Activity | Check each line of the material for the string "taurinus", and copy the lines that have it.
· · · ·
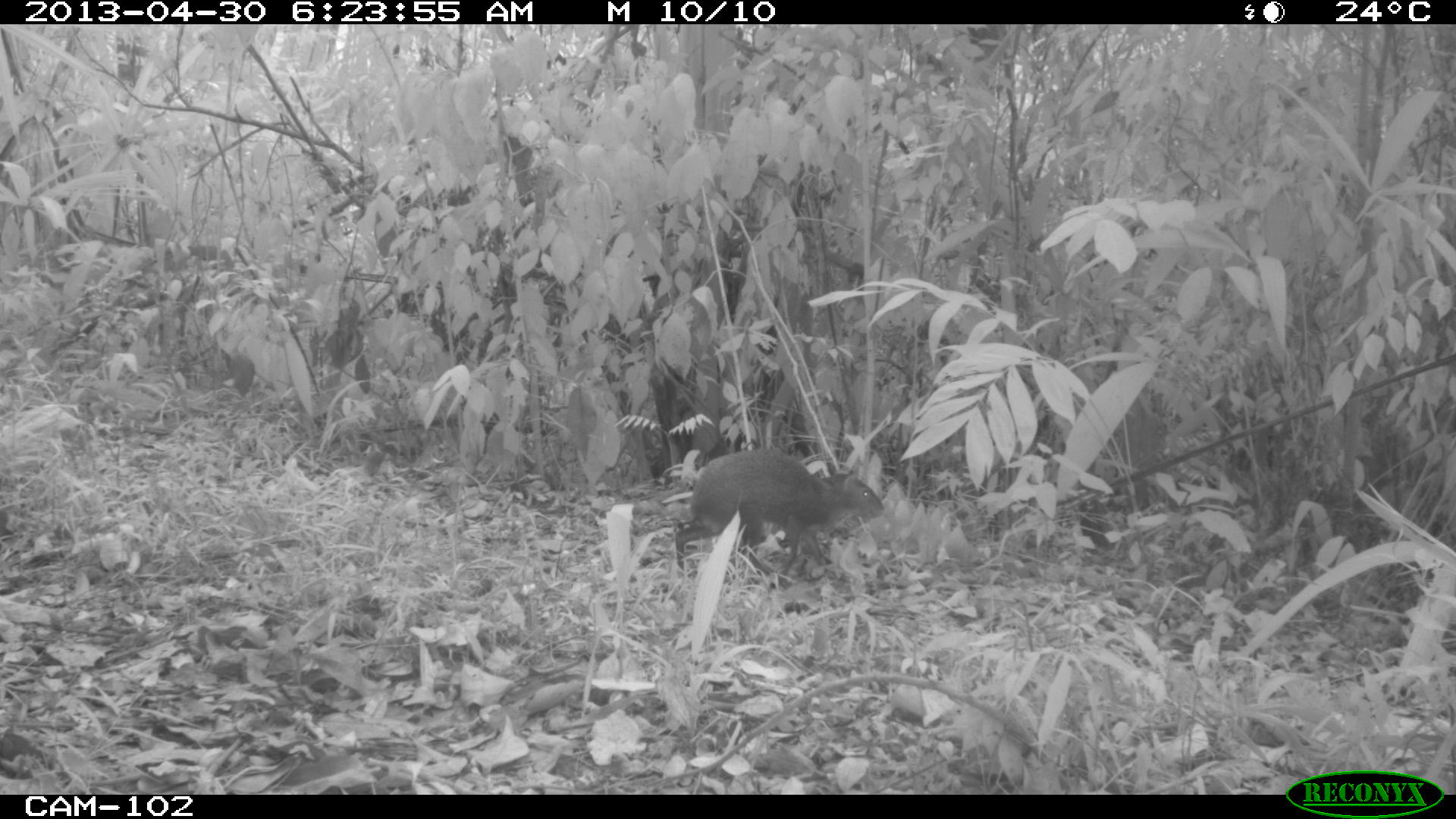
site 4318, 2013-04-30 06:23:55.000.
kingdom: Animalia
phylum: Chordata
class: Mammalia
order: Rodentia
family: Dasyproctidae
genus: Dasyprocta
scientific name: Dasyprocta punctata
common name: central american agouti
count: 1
· · · ·
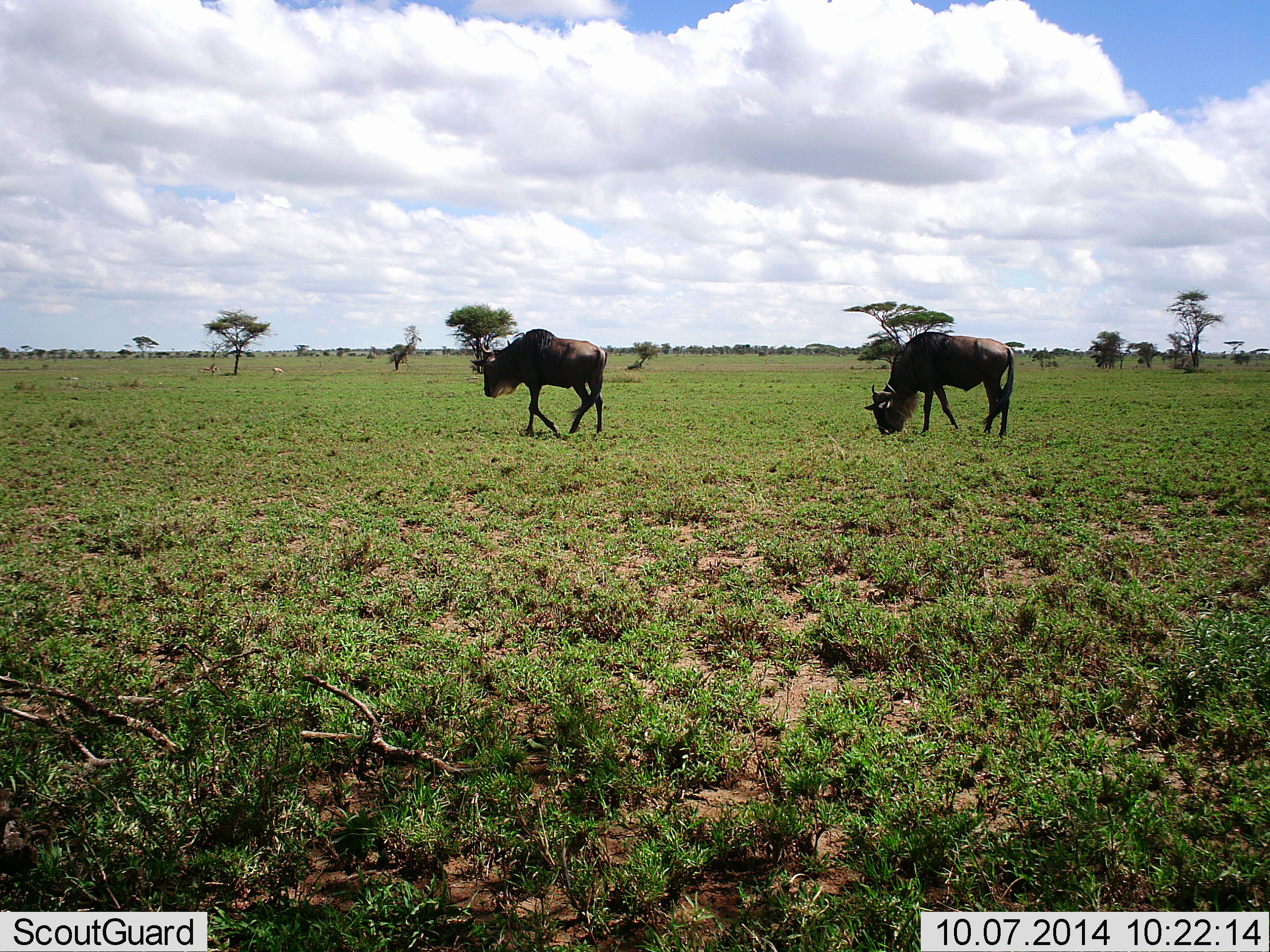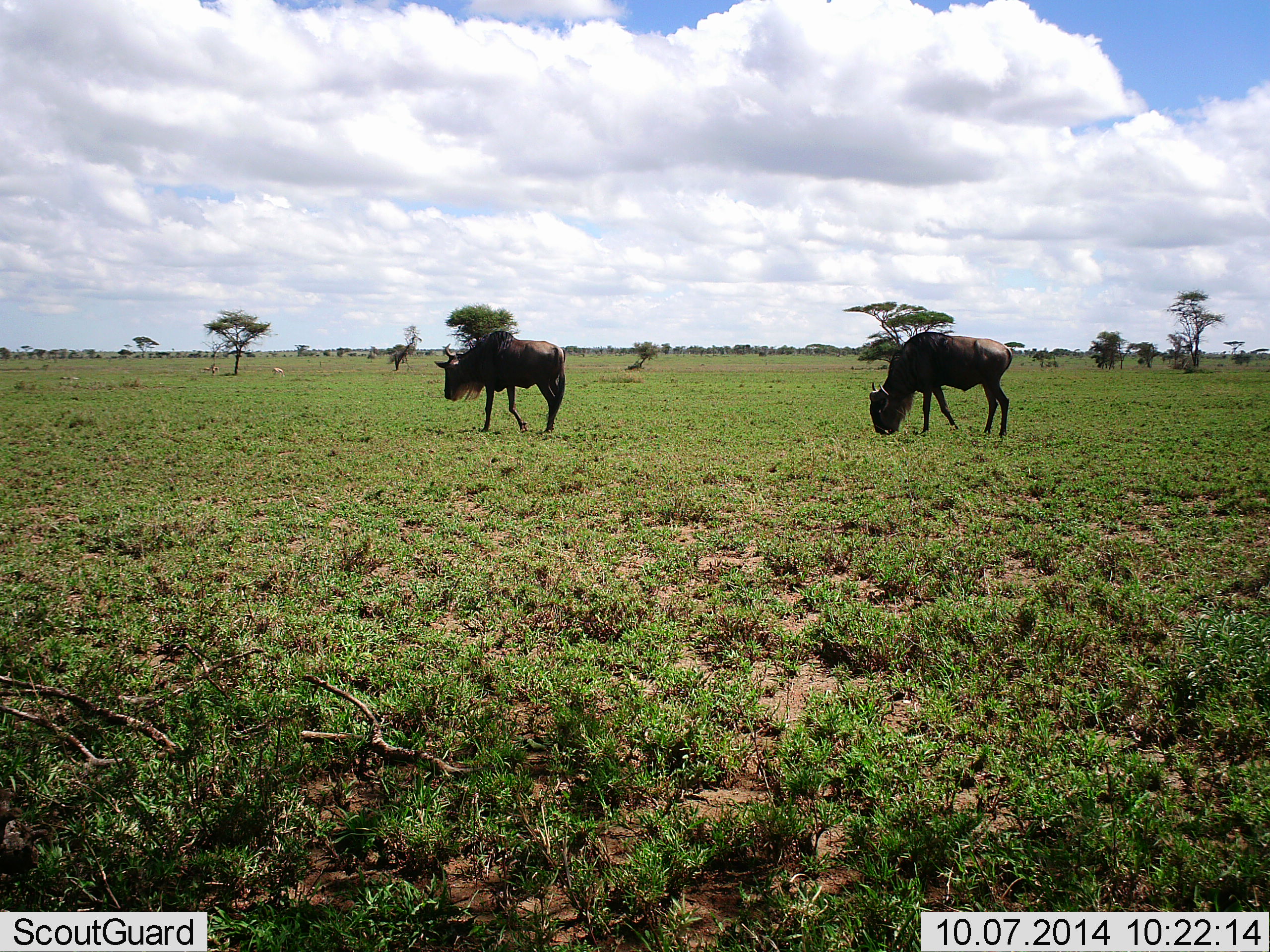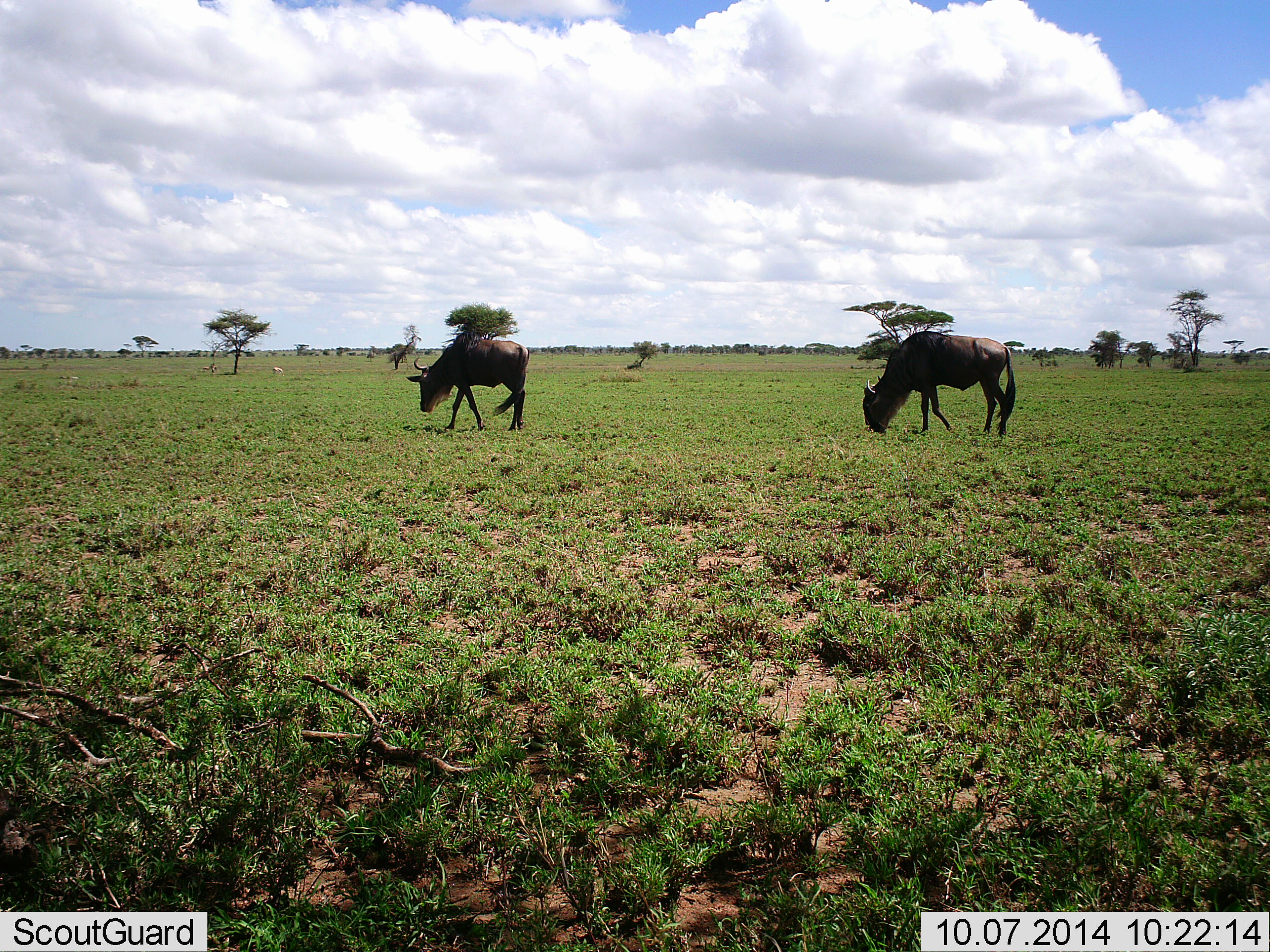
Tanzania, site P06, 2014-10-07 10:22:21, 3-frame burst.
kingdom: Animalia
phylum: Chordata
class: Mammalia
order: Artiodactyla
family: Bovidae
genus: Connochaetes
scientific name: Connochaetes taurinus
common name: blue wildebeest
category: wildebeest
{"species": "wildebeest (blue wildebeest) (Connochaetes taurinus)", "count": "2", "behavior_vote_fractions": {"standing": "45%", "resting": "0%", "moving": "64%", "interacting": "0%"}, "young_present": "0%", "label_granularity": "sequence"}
· · · ·
Written answer |
scientific name: Connochaetes taurinus
{"species": "wildebeest (blue wildebeest) (Connochaetes taurinus)", "count": "2", "behavior_vote_fractions": {"standing": "45%", "resting": "0%", "moving": "64%", "interacting": "0%"}, "young_present": "0%", "label_granularity": "sequence"}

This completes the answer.